* Passage provided
*** Begin section ***

Is Poverty a Death Sentence?
September 13, 2011
Sen. Bernie Sanders cited dramatic evidence linking poverty and shorter life spans at a Senate hearing he chaired on Tuesday. A new census report, meanwhile, said more Americans than ever before lived in poverty last year. "Poverty in America today is a death sentence for tens and tens of thousands of our people which is why the high childhood poverty rate in our country is such an outrage," Sanders said in an opening statement at the hearing. The separate Census Bureau report also released on Tuesday said that more than 46 million Americans, about one in six, lived below the poverty line in 2010.
The census report also said that that about 49.9 million Americans lacked health insurance, a number that soared by 13.3 million since 2000.
The United States has both the highest overall poverty rate and the highest childhood poverty rate of any major industrialized country on earth, according to the Organization for Economic Cooperation and Development. While 21.6 percent of American children live in poverty, the rate is 3.7 percent in Denmark, 5.3 percent in Finland, 6.7 percent in Iceland, 8.3 percent in Germany, 9.3 percent in France. "I suppose we can take some comfort in that our numbers are not quite as bad as Turkey (23.5 percent); Chile (24 percent); and Mexico (25.8 percent)," Sanders said.

*** End section ***

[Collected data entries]
*** Begin section ***

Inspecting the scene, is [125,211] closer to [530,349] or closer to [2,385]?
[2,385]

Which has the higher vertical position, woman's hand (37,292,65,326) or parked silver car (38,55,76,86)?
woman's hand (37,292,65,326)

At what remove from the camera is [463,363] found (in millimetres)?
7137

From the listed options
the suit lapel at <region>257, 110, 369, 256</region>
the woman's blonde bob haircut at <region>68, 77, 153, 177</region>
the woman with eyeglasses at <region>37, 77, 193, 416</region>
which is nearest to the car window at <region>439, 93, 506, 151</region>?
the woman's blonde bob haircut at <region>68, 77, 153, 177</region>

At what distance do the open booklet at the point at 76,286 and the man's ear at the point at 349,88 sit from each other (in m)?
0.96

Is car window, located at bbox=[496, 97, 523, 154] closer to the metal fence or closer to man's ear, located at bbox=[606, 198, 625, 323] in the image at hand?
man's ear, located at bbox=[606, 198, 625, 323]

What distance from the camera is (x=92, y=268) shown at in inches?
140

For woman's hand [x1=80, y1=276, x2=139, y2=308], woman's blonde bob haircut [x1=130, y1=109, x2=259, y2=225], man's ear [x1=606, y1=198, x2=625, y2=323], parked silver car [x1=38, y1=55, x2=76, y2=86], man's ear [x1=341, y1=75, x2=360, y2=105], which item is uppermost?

*** End section ***
*** Begin section ***

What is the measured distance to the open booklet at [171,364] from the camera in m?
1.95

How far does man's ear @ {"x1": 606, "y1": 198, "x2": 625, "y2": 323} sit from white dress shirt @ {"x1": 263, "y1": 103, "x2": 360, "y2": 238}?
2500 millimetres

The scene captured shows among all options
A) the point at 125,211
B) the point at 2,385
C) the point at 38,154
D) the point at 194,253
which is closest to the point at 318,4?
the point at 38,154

*** End section ***

* Work instructions
Transcribe the poverty article starting at "September 13, 2011" and ending at "million since 2000.". The records bear no relation to the poverty article.

* Answer section
September 13, 2011
Sen. Bernie Sanders cited dramatic evidence linking poverty and shorter life spans at a Senate hearing he chaired on Tuesday. A new census report, meanwhile, said more Americans than ever before lived in poverty last year. "Poverty in America today is a death sentence for tens and tens of thousands of our people which is why the high childhood poverty rate in our country is such an outrage," Sanders said in an opening statement at the hearing. The separate Census Bureau report also released on Tuesday said that more than 46 million Americans, about one in six, lived below the poverty line in 2010.
The census report also said that that about 49.9 million Americans lacked health insurance, a number that soared by 13.3 million since 2000.